Ein Messer oder eine Rasierklinge in Frauenhand trennt zunächst die Klitoris ab (das körperliche Lustzentrum der Frau), sodann die kleinen Schamlippen und oll auch Teile der großen Schamlippen. Manchmal wird die Wunde zugenäht, bis nur noch ein ganz kleines Loch bleibt für Urin. Alles geschieht ohne Betäubung. Die Opfer sind zwischen einem Monat und 10 Jahren all, manchmal auch schon erwachsen.

Die körperlichen Folgen dieser Kastration sind lebenslang: eiternde Wunden und infernale Schmerzen beim Koitus und bei der Geburt, sowie permanente Infektionsgefahr für Aids. Vor der Hochzeitsnacht prüfen die Schwiegermütter, ob die Braut verschlossen ist (zugewachsen oder vernäht). In der Hochzeitsnacht öffnet der Mann seine Frau mit dem Messer. Am Morgen danach rühmt er die "Härte und Undurchdringlichkeit" seiner Frau.
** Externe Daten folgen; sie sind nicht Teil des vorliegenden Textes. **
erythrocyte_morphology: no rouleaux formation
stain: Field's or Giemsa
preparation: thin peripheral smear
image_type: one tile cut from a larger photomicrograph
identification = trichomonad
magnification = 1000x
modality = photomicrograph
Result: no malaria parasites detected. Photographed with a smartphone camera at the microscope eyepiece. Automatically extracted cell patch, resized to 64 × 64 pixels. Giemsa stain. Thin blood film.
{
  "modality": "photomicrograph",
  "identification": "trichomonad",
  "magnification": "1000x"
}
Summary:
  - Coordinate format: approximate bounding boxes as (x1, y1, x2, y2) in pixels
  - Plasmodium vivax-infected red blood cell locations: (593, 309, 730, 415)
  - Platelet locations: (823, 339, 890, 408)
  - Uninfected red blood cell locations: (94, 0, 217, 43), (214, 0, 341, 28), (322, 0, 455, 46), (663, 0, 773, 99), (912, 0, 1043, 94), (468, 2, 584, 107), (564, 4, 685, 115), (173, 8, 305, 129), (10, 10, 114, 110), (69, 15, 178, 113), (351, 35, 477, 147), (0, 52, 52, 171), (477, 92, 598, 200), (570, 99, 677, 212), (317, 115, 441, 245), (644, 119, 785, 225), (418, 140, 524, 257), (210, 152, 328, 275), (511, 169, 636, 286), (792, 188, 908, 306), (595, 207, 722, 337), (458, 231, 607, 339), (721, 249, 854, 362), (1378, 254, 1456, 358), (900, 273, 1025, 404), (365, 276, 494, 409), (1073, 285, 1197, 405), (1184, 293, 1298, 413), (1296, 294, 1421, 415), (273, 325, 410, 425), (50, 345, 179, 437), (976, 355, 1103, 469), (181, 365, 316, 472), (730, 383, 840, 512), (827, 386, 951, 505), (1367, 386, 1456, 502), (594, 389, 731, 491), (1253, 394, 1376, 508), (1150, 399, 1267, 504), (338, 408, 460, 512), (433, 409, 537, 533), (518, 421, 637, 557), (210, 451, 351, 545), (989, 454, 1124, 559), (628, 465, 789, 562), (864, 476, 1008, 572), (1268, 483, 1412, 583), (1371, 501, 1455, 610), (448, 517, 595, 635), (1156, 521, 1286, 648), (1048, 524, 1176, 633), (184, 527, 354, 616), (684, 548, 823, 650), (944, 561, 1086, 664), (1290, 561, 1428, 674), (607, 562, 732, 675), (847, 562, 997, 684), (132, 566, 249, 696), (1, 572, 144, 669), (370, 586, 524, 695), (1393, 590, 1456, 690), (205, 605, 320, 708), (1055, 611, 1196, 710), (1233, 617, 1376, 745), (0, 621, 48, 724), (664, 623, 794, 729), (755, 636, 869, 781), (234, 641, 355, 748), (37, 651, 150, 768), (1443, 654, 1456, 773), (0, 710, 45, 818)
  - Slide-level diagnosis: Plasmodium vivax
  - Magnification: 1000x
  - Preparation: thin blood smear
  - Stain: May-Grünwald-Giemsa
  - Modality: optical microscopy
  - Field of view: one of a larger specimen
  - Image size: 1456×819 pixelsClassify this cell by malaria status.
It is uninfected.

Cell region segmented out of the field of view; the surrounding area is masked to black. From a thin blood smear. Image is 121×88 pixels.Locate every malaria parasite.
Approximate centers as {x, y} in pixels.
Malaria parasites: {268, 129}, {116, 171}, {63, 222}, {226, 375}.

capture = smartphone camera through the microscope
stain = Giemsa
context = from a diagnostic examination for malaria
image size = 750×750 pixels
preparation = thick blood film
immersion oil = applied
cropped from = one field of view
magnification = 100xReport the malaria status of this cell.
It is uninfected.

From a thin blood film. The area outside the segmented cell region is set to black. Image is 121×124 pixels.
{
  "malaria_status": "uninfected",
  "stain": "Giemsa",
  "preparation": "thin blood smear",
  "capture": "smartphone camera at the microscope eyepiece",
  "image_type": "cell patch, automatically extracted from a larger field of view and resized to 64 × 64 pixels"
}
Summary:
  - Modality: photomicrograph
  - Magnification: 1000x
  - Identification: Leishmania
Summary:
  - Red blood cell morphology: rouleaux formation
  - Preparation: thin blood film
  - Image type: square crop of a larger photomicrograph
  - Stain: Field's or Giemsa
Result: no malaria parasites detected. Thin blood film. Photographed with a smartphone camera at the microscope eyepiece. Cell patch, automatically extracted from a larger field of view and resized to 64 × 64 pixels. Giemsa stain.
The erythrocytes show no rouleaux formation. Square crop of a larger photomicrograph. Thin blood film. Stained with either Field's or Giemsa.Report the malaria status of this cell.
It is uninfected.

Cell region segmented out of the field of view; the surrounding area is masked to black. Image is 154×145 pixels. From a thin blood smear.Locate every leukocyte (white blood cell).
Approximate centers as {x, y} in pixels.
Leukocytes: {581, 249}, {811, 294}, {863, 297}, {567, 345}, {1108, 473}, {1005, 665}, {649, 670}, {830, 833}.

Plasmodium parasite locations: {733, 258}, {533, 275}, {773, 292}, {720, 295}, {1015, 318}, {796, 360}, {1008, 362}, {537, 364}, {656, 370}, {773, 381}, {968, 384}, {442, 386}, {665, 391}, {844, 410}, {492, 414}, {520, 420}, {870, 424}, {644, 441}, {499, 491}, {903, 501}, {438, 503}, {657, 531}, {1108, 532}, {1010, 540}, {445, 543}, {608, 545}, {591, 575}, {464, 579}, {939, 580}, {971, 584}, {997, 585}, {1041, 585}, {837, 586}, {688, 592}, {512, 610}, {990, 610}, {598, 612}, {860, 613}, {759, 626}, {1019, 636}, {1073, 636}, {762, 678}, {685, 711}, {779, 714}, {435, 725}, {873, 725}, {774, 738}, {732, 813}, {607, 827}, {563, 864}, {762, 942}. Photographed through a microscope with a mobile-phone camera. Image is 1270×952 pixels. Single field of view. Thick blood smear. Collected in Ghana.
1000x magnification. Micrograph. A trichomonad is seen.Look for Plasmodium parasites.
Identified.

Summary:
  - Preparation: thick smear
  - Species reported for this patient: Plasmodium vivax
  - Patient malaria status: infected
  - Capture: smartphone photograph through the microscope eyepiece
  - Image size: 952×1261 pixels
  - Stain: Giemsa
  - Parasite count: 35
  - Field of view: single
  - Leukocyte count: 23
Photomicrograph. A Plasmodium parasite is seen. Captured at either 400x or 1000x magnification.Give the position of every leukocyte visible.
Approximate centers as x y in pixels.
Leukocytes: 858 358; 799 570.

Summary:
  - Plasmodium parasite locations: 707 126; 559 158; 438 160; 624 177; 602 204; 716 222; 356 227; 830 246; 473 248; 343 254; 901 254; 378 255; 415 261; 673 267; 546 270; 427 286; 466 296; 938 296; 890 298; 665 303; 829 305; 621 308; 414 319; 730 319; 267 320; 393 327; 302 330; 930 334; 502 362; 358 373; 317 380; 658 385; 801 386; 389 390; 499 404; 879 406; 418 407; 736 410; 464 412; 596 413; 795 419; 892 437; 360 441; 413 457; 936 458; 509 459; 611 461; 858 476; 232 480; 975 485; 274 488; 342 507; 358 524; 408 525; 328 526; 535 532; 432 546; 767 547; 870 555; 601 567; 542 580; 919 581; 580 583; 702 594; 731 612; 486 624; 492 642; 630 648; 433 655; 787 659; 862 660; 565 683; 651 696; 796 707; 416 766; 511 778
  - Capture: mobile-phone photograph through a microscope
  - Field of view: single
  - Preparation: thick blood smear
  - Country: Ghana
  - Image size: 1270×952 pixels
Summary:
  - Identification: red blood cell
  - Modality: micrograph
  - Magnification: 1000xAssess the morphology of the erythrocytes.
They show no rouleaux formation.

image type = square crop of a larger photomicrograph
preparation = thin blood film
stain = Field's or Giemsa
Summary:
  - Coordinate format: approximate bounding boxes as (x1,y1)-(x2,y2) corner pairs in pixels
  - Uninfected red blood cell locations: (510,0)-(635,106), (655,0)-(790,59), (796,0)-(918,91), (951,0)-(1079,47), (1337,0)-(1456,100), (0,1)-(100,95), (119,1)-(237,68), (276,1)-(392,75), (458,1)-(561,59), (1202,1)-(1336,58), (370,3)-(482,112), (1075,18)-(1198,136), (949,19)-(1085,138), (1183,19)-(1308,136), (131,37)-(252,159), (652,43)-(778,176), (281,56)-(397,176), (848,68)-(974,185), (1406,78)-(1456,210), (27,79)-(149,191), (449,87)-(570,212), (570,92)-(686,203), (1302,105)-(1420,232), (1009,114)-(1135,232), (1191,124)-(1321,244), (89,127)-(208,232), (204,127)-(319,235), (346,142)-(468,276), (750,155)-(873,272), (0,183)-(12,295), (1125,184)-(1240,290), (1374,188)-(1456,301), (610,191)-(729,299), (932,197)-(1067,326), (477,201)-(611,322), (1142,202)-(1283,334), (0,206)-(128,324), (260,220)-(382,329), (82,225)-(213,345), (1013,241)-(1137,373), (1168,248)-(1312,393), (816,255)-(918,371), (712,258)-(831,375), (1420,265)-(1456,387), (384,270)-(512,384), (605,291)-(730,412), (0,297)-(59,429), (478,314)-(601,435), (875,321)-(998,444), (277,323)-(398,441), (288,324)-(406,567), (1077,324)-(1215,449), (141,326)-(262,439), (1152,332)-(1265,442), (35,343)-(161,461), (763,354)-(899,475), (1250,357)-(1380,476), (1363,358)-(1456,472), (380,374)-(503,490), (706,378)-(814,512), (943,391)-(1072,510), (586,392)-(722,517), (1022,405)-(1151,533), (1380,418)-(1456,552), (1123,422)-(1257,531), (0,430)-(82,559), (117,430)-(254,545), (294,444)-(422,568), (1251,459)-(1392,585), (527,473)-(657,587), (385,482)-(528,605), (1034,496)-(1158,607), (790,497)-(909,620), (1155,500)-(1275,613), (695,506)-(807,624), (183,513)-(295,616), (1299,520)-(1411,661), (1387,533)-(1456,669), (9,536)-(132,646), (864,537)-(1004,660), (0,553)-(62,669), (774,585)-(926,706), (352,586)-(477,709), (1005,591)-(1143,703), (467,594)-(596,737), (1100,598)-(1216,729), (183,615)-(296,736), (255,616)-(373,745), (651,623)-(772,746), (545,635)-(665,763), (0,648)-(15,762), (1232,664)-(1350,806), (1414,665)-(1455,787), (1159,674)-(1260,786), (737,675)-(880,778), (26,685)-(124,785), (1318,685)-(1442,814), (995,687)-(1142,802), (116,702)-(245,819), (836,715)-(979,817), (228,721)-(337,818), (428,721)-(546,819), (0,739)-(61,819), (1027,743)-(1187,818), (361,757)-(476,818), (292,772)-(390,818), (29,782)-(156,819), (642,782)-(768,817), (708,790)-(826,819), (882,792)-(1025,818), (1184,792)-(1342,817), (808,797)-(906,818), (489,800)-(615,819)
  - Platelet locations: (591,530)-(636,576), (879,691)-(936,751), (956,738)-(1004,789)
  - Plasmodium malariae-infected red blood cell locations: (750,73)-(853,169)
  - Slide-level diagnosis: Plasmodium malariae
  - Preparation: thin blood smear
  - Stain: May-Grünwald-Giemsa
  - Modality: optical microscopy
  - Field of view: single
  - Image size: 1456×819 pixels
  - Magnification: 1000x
Nicht "ausreichend" verstümmelte und verschlossene Frauen kann der Mann mit Schande zu den Schwiegereltern zurückschicken. Unverstümmelte Frauen haben keine Chance, einen Ehemann zu finden. Mütter, die ihre Töchter schützen, werden verstoßen.

Auch die seelischen Folgen der Verstümmelung sind lebenslang: Frigidität, Depression, Selbsthass. Oft treten nach der Beschneidung starke Persönlichkeitsveränderungen auf, einst übermütige kleine Mädchen werden still und fügsam.

80 bis 100 Millionen Frauen sind von dieser Folter betroffen, die in Ost-, Westund Zentralafrika praktiziert wird. Und mitten in Europa. Innerhalb einer einzigen Generation könnte die grausame Tradition beendet sein, wenn die sexuelle Verstümmelung von von Frauen endlich geächtet würde und die Männer bereit wären, auch unverstümmelte Frauen zu heiraten.

Amnesty International London hat die sexuelle Verstümmelung (wie die Beschneidung verharmlosend genannt wird) längst als Folter verurteilt. Die deutsche Sektion von ai konnte sich bis heute nicht zu einer Stellungnahme durchringen ... Auf der Weltfrauenkonferenz 1995 in Peking soll, so hoffen die Aktivistinnen, eine definitive Verurteilung der "Klitorisbeschneidung" als "Folter" und "Verstoß gegen die Menschenrechte von Frauen" verabschiedet werden.

In ihrem so anrührenden und trotz allen Schreckens so mitreißendem Film tragt Alice Walker einmal eine Afrikanerin, ob sie ihre Tochter auch hätte beschneiden lassen, wenn sie Macht gehabt hätte, dies zu verhindern. Die Frau schweigt einen Moment lang verwirrt und antwortet dann sehr klar: Nein. Wenn ich die Macht dazu gehabt hätte, hätte ich meine Tochter beschützt!